- Document section
[start]

As its third and last argument, the respondent urged the Tribunal to consider the "Skytrain" system as a railway system and not as a highway system. The respondent admitted that the goods at issue were used in the construction of bridges. However, he referred to the testimony of the appellant's General Manager that the "Skytrain" system had a load bearing capacity different from a highway bridge system.

Furthermore, when referring to the term highway, the respondent observed that the Act did not include the word railway. When the legislator intends the two words to be read together, they are specifically mentioned.

In sum, the respondent argued that the appeal should be dismissed because the appellant was late and sold the goods at issue to a provincial Crown corporation which is not a municipality and the goods were used for the construction of a railway system, not a highway system.

DECISION

The Tribunal would like to thank both parties for their written submissions regarding the possible relevance of the two Supreme Court decisions [8] rendered a few days prior to the hearing of this appeal. Not having had time to analyse the possible implications of those decisions to the questions at bar, the Tribunal offered both parties two weeks each, consecutively, to submit their opinion. In the event, the Tribunal agrees with both parties that the two Supreme Court decisions, which concern essentially constitutional questions, do not bear on this case.

[end]

- Instruction
Can you reproduce the Skytrain appeal passage word for word, everything from "In sum, the" down to "not a highway system."?

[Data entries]
[start]

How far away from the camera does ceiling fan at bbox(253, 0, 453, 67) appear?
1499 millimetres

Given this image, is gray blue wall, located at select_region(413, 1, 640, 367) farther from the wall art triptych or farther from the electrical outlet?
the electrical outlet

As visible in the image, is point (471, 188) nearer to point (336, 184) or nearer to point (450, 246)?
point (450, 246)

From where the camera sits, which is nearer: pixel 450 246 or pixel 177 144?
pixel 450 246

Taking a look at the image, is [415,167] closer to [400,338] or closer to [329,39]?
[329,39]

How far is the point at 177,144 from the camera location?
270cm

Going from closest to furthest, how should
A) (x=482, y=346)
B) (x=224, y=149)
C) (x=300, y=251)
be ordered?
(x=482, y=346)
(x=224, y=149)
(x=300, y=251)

[end]

- Written response
In sum, the respondent argued that the appeal should be dismissed because the appellant was late and sold the goods at issue to a provincial Crown corporation which is not a municipality and the goods were used for the construction of a railway system, not a highway system.